On Tue, Jan 02, 2018 at 08:25:08AM -0500, Sinan Kaya wrote:
> > 2. A DPC event suppresses the error message required for the Linux
> > AER driver to run. How can AER and DPC run concurrently?
> >
>
> As we briefly discussed in previous email exchanges, I think you are
> looking at a use case with a switch that supports DPC functionality.

No, I'm interested in DPC in a general.

> Oza and I are looking at a root port functionality with DPC feature.
>
> As you already know, AER errors are logged to AER capability register
> independent of the DPC driver presence.

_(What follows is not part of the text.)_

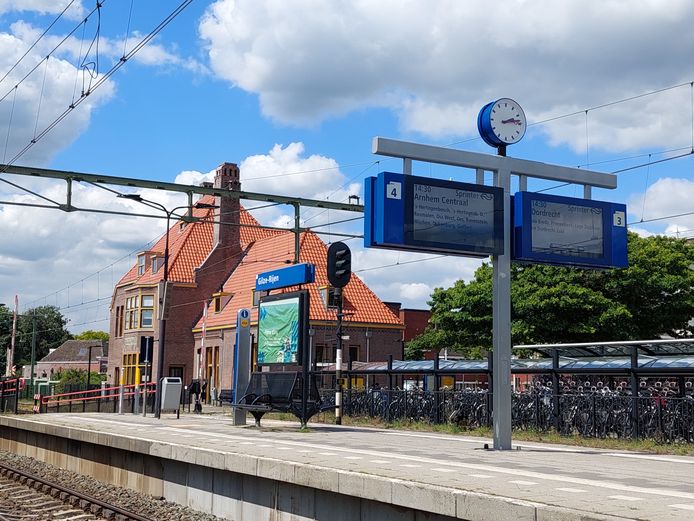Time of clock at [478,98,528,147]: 2:13
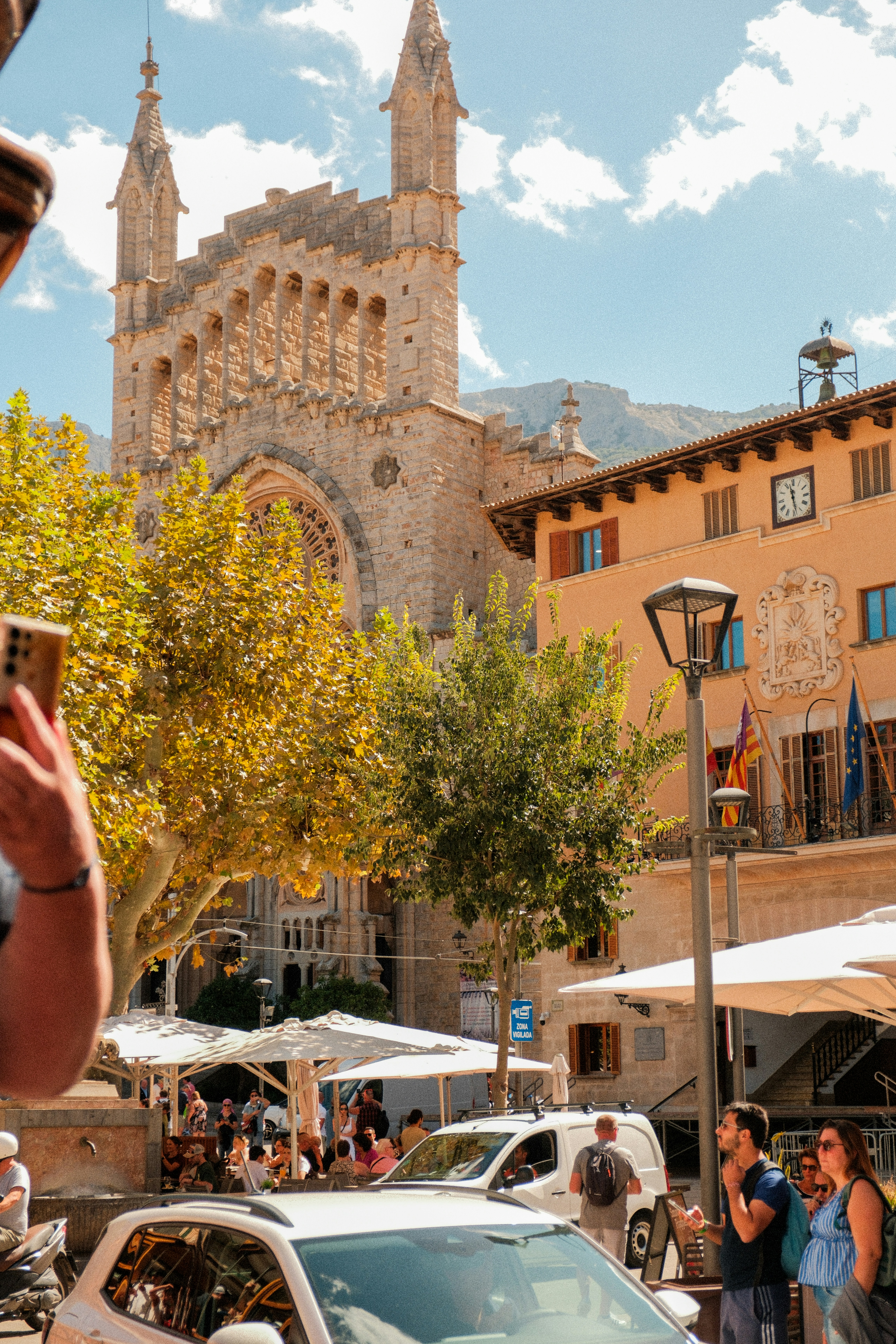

The error is noted in the Uncorrectable Error Status Register if that's
what triggered the DPC event. This register has nothing to do with the
Root Error Status Register, which is required to have received an error
Message in order to have a status for the AER driver.

> A root port is also allowed to share the MSI interrupts across DPC and
> AER.
>
> Therefore, when a DPC interrupt fires; both AER driver and DPC driver
> starts recovery work. This is the issue we are trying to deal with.

If DPC is implemented correctly, the AER Root Status can't have an
uncorrectable status for the driver to deal with. The only thing the AER
driver could possibly see is a correctable error if DPC ERR_COR Enable
is set.

> In the end, the driver needs to work for both root port and switches.
> I think you verified it against a switch. We are doing the same for a
> root port and submitting the plumbing code.

I think we need to consider the possibility you are enabling a platform
that implemented DPC incorrectly. There's nothing in the specification
that says that DPC enabled root ports are not to discard the error message
if it came from downstream, or skip signalling the message for root port
detected errors.